How do called functions return to their caller, after being called?

Question 1

The compiler obeys a particular "calling convention", defined as part of the ABI you're targeting. That calling convention will include a way for the system to know what address to return to. The calling convention usually takes advantage of the hardware's support for procedure calls. On Intel, for example, the return address is pushed to the stack:

...the processor pushes the value of the EIP register (which contains the offset of the instruction following the CALL instruction) on the stack (for use later as a return-instruction pointer).

Returning from a function is done via the ret instruction:

... the processor pops the return instruction pointer (offset) from the top of the stack into the EIP register and begins program execution at the new instruction pointer.

To contrast, on ARM, the return address is put in the link register:

The BL and BLX instructions copy the address of the next instruction into lr (r14, the link register).

Returns are commonly done by executing movs pc, lr to copy the address from the link register back into the program counter register.

References:

Question 2

The compiler knows how to call a function and which calling convention is used. For example in C the arguments for a function are pushed on the stack. The caller is repsonsible for clearing the stack, so the called function doesn't have to remove the arguments. Other calling conventions can include pushing the arguments on the stack and the called function has to clean it. In this case, the generated code is such, that the function corrects the stack before it can return. Ohter calling conventions may pass the arguments in registers, so in such a case the called function also doesn't have to take care.
The CPU has a mechanism to call a subroutine. This will store the current execution address on the stack and then transfer processing to the new address. When the function is done it executes a return statement, which will fetch the caller address and resume execution there.

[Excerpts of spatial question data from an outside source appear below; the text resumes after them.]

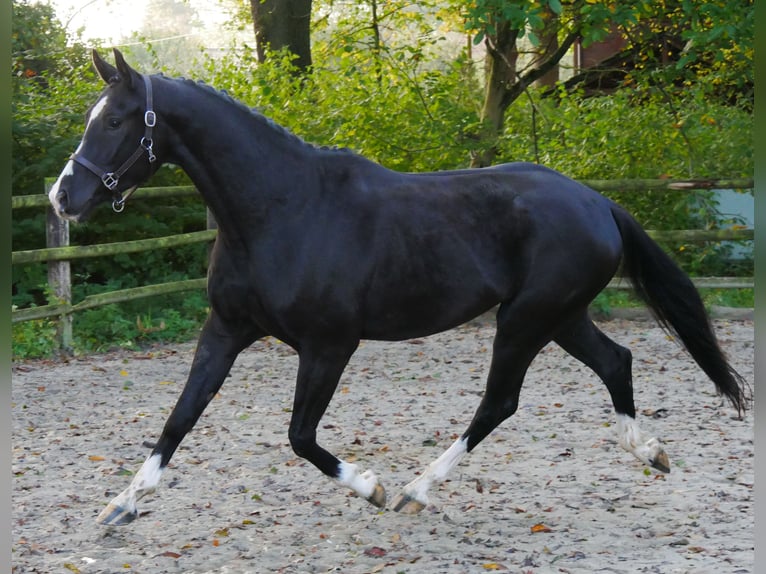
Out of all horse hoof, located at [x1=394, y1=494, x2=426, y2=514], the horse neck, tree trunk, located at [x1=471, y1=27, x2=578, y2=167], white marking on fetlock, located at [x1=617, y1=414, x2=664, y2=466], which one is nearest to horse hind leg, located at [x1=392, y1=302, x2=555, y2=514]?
horse hoof, located at [x1=394, y1=494, x2=426, y2=514]

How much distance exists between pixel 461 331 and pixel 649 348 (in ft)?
5.69

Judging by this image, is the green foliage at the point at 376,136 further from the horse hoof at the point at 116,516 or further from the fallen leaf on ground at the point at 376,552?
the fallen leaf on ground at the point at 376,552

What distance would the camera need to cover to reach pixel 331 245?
370 centimetres

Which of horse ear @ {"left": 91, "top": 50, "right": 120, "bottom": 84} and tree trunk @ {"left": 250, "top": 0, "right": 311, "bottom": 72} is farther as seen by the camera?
tree trunk @ {"left": 250, "top": 0, "right": 311, "bottom": 72}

If the return address is destroyed, because the stack is not properly cleaned uo, or the memory is overwritten, then you get undefined behaviour. Of course the exact implementation details vary depending on the platform which is used.

Question 3

This is made possible by the stack(especially on Intel-like systems). Let's say that we have a method caller that includes, say, an int that it keeps locally.

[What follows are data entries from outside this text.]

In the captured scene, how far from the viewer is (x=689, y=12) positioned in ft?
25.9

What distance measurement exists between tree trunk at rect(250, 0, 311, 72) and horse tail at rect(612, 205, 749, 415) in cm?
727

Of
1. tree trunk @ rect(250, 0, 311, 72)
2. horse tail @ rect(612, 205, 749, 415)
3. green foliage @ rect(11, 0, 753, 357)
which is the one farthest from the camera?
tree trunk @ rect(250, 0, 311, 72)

When caller( calls target( that int must be saved. It is placed on the stack, along with the address from which the call is made. target( can perform its logic, create its own local variables, and call other methods. Its local variables will be placed onto the stack along with the call's address.

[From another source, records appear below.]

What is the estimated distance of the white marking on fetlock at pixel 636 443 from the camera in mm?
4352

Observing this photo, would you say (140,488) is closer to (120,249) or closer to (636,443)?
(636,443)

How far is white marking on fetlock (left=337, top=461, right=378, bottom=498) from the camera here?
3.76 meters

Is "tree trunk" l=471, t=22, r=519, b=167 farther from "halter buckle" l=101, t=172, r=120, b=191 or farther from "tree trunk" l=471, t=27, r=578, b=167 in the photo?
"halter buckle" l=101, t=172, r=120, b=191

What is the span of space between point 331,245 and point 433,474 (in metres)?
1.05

When target( ends, the stack is "unrolled". The top of the stack containing target('s local variables is removed.

When methods recurse too far, the stack may grow too large, and a "stack overflow" may occur.

Question 4

It requires cooperation between the callee and the caller.

The caller agrees to give the address that the callee should return to to the callee (usually by pushing it on the stack, or by passing it in a register), and the callee agrees to return to that address when it's finished executing.